Cette enquête a pour objectif de démontrer que l'évolution récente du Monde l'a bien éloigné de son esprit d'origine, établi par son fondateur Hubert Beuve-Méry. Les trois dirigeants de l'époque, Jean-Marie Colombani, Edwy Plenel et Alain Minc, sont attaqués frontalement. Les deux auteurs résument leur thèse de la façon suivante :

"Notre condamnation n'est pas morale, mais politique: les faits nous enseignent que les méthodes employées par les dirigeants du Monde l'éloignent de plus en plus de sa vocation initiale - un regard éclairé et intellectuellement honnête sur le monde - pour le mettre au service du pouvoir d'un petit groupe d'hommes eux-même entourés d'une caste bureaucratico-médiatique en voie de constitution." p22

J'ai lu cette enquête trop tard. Publiée en 2003, elle décrit un système qui a profondément changé depuis : les principaux protagonistes sont partis du Monde ou ont été limogés. Les auteurs les accusent d'utiliser couramment manipulations, menaces et chantages. Avec exemples à l'appui.

Cette enquête a précipité leur départ, du moins pour Edwy Plenel. Elle décrit en détail le fonctionnement de la rédaction qu'il dirigeait. Avec au centre, la recherche de scoops, de coups médiatiques, à n'importe quel prix. Le secret de l'instruction est une notion dépassée pour Plenel et ses équipes. Pourquoi faire une enquête quand il suffit de demander ses informations à un juge d'instruction, qui y gagnera de la publicité?

La condamnation des dirigeants du Monde est totale. Editorialement, ils ont fait des choix douteux comme le soutien sans faille à Edouard Balladur en 1995 (sans adopter de position claire vis-avis de leurs lecteurs), ou des prises de positions outrancières en faveur des groupes indépendantistes corses.

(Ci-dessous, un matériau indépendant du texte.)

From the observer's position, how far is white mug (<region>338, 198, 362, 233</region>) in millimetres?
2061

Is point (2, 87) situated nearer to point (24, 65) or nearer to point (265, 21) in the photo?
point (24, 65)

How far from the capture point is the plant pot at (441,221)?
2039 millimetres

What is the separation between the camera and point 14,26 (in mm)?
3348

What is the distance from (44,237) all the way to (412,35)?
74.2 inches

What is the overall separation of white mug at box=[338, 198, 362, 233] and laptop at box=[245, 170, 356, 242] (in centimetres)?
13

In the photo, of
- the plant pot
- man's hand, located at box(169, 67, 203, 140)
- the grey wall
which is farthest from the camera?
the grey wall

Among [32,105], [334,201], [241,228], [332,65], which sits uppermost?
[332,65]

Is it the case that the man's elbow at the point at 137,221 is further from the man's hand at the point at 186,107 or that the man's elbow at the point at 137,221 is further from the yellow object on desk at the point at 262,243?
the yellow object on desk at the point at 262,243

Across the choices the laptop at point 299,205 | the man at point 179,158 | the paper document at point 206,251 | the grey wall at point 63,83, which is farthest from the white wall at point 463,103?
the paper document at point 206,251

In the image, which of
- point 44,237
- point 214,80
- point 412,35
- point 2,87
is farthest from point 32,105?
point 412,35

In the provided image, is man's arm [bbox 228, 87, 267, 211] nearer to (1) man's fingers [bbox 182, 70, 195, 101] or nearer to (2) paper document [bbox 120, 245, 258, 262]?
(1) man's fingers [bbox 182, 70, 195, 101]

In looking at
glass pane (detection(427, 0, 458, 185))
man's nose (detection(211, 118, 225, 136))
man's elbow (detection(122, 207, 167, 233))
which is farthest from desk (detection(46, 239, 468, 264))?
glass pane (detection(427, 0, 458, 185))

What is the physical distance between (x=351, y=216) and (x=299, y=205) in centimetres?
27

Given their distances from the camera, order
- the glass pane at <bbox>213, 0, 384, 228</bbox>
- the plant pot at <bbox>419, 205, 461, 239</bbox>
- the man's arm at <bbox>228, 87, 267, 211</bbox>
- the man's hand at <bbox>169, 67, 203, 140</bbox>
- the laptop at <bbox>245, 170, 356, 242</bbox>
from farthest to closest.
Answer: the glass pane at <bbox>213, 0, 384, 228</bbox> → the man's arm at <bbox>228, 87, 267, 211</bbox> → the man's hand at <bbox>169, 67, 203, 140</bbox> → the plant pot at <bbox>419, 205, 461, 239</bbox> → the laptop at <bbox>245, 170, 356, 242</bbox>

Concernant la gestion du groupe, l'achat de plusieurs titres se serait déroulé dans une ambiance de guerre. Avec des pressions d'une violence incroyable. Pour en donner un aperçu, prennons l'exemple de la tentative d'acquisition de l'Express par les dirigeants du Monde. Lors d'une assemblée générale des personnels de l'Express, le directeur de la rédaction de l'hebdomadaire annonce aux salariés qu'ils vont "passer sous la coupe de mafieux impécunieux" (p247). Denis Jeambar se croit déjà acheté (et viré), mais cela n'arrivera pas.

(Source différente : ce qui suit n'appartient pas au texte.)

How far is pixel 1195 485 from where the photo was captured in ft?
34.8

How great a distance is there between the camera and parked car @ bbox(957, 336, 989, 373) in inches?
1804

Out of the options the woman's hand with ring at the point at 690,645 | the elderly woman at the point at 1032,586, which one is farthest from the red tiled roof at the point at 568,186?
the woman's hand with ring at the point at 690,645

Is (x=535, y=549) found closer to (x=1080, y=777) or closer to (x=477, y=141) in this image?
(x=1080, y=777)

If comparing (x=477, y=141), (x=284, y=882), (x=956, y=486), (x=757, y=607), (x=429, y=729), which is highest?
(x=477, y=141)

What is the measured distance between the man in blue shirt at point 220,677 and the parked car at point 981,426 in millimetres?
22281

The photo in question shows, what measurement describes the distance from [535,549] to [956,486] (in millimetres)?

Je ne ferait pas ici un listing total des affaires révélées dans La face cachée du Monde, vous en trouverez un aperçu sur cette page wikipédia.

Pour expliquer leur point de vue, les auteurs citent un professeur de philosophie au collège de France, Jacques Bouveresse.

"La presse, écrit Bouveresse, a fini par acquérir une position telle que le métier même de journaliste est devenu synonyme d'impunité et d'irresponsabilité. Ce qui inquiète Kraus, c'est que la presse est en train de devenir le seul pouvoir réellement absolu, et, en même temps, celui qui dispose des moyens les plus puissants pour persuader l'opinion publique du contraire." p232

Cette enquête est clairement outrancière, et certains éléments seraient même erronés. Mais elle présente ce que la presse a de plus détestable, certains aspects qui sont impossibles à contester. Un oubli des règles déontologiques, une volonté de faire des "coups". Un mépris total de ses lecteurs. Une confiance dans le prestige du titre (le "quotidien de référence") comme seul bouclier contre les critiques. Mais surtout, une absence totale de remise en question.

Quand ce bouquin est sorti, il a logiquement provoqué un scandale. Mais les dirigeants du Monde ne se sont pas expliqués face à leurs lecteurs. Daniel Schneidermann, alors chroniqueur télévision pour le Monde, a été le seul de la maison à demander publiquement ces explications. Il a été renvoyé quelques mois après.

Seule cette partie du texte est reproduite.